**Saved entries**:
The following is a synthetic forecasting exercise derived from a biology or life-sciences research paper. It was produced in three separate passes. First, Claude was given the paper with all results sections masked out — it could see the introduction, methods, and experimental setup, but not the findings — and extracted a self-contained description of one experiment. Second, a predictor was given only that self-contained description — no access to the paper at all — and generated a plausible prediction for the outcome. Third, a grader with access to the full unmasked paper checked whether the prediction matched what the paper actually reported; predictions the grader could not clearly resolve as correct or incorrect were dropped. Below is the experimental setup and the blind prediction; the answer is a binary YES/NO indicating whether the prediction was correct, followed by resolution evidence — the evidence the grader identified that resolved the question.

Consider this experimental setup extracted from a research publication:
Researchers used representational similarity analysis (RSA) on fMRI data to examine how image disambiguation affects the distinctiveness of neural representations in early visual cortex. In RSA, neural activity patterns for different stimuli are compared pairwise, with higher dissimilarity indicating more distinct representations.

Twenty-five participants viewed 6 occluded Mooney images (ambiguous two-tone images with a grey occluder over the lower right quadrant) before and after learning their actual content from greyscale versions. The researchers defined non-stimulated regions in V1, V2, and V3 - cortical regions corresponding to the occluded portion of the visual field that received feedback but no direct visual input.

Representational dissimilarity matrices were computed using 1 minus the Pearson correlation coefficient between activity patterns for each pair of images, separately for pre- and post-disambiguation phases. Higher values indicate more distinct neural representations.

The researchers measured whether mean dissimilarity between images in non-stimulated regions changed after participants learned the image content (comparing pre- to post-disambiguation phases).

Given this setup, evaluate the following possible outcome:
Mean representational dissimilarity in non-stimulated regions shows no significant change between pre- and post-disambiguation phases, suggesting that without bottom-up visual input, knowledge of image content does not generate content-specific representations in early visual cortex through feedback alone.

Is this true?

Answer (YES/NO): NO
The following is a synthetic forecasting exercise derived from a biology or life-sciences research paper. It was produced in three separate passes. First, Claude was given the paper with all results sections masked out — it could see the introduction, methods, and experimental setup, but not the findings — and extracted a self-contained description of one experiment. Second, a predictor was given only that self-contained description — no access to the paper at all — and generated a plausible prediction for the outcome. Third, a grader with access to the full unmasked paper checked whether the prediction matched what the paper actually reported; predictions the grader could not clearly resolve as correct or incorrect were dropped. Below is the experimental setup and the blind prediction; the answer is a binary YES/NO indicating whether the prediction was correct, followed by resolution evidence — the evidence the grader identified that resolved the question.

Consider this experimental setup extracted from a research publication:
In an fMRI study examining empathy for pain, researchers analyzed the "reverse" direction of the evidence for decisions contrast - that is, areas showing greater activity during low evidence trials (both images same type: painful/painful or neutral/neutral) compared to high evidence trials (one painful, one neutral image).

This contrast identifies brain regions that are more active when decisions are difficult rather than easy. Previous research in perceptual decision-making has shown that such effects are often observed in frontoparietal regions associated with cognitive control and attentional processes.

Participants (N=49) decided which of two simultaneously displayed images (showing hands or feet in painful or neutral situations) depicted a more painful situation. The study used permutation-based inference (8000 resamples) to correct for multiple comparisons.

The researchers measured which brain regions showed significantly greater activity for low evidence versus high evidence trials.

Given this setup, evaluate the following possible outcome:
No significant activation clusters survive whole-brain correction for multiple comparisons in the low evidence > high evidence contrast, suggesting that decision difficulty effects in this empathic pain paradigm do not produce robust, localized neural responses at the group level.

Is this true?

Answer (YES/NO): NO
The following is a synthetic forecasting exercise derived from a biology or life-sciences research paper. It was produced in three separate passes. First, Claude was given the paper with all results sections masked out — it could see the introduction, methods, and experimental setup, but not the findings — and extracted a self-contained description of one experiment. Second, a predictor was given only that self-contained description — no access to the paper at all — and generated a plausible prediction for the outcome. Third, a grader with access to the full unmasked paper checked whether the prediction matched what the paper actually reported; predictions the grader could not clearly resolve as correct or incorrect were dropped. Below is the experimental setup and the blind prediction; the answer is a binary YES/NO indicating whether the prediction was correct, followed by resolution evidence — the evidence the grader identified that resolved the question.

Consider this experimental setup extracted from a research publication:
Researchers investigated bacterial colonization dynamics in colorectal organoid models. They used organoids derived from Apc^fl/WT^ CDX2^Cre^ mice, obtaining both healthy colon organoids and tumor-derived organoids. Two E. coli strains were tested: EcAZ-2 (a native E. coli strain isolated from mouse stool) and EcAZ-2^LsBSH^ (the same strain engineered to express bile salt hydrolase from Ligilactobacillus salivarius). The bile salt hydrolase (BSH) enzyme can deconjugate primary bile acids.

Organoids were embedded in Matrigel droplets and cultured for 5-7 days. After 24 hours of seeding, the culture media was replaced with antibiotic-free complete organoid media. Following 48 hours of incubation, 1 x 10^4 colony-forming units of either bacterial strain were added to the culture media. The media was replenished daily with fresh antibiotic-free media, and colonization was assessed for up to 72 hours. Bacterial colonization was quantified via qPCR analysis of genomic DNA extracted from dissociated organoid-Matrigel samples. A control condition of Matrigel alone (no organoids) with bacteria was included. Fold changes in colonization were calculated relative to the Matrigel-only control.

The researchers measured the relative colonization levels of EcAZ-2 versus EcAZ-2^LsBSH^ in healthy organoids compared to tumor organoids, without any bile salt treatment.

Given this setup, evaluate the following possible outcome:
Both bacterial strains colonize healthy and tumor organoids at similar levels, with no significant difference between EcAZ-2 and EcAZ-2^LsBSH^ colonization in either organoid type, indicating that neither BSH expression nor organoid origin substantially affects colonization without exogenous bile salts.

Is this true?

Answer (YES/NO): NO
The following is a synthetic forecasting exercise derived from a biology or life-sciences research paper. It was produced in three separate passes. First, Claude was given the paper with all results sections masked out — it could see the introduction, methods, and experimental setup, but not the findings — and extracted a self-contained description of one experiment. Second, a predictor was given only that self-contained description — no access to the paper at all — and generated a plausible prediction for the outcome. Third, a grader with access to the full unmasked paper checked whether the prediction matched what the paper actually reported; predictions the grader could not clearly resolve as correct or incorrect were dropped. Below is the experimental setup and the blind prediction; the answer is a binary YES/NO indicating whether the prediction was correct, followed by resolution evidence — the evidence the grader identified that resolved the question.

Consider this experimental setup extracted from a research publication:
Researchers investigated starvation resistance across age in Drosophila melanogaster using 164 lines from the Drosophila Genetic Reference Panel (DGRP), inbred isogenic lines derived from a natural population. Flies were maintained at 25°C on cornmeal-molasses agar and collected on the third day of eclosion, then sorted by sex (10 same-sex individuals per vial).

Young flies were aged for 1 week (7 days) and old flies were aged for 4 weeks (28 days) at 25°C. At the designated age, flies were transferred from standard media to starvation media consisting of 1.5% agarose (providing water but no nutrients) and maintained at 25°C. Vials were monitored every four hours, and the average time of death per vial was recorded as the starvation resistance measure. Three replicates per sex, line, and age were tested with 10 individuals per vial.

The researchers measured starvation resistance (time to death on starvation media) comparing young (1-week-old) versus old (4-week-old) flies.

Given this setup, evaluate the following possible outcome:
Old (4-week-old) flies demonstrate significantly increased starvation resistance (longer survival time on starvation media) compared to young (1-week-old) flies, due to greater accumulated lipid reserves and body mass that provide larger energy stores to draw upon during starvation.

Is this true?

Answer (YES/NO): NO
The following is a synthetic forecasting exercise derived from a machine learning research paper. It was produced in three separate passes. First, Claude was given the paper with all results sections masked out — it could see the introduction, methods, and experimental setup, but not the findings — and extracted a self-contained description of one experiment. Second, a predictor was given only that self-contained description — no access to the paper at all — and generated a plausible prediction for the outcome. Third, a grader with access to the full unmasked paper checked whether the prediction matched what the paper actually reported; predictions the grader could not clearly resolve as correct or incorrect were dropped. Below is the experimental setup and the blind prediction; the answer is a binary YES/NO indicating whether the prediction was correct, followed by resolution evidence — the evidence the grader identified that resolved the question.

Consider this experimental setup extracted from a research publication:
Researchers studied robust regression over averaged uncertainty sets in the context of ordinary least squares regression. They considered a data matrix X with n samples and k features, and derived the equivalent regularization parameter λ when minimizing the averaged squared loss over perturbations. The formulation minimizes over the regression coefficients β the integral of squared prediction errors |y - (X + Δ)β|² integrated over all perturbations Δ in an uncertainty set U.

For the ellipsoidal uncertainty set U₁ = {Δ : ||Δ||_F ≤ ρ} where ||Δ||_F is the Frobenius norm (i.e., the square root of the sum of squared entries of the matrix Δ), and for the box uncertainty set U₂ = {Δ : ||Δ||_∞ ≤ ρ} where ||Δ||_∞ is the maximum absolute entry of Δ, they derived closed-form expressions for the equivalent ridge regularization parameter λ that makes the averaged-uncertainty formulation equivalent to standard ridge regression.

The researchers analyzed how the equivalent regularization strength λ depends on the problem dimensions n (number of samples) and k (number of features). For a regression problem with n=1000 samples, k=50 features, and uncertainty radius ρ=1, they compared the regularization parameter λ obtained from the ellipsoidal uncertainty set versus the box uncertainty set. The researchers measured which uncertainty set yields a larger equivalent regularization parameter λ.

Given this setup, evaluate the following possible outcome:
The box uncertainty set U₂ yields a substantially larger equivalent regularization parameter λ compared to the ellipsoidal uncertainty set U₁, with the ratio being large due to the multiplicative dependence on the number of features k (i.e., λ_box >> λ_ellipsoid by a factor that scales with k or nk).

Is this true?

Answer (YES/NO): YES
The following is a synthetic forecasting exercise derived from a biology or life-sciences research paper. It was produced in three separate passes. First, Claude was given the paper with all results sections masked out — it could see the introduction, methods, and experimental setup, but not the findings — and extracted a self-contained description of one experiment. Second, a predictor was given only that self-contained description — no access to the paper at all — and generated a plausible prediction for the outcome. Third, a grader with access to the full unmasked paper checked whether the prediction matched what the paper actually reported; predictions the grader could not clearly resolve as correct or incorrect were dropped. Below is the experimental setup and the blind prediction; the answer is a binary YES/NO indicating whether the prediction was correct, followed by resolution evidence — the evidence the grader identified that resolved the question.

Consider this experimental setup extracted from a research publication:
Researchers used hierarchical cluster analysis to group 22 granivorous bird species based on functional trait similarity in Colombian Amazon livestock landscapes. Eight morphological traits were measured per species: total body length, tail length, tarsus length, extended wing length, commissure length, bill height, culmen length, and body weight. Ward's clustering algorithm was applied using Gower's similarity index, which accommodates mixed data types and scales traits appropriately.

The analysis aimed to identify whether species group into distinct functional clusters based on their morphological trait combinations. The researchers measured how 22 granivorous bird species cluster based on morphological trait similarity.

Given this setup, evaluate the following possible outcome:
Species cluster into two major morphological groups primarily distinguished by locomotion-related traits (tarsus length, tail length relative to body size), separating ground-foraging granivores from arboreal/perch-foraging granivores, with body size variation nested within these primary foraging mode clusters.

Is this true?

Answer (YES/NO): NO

**Exercise requirements**:
An exact, complete copy of the lines above from the one with "from a machine" through the one with "Researchers studied robust" is the whole answer.

**Written solution**:
The following is a synthetic forecasting exercise derived from a machine learning research paper. It was produced in three separate passes. First, Claude was given the paper with all results sections masked out — it could see the introduction, methods, and experimental setup, but not the findings — and extracted a self-contained description of one experiment. Second, a predictor was given only that self-contained description — no access to the paper at all — and generated a plausible prediction for the outcome. Third, a grader with access to the full unmasked paper checked whether the prediction matched what the paper actually reported; predictions the grader could not clearly resolve as correct or incorrect were dropped. Below is the experimental setup and the blind prediction; the answer is a binary YES/NO indicating whether the prediction was correct, followed by resolution evidence — the evidence the grader identified that resolved the question.

Consider this experimental setup extracted from a research publication:
Researchers studied robust regression over averaged uncertainty sets in the context of ordinary least squares regression. They considered a data matrix X with n samples and k features, and derived the equivalent regularization parameter λ when minimizing the averaged squared loss over perturbations. The formulation minimizes over the regression coefficients β the integral of squared prediction errors |y - (X + Δ)β|² integrated over all perturbations Δ in an uncertainty set U.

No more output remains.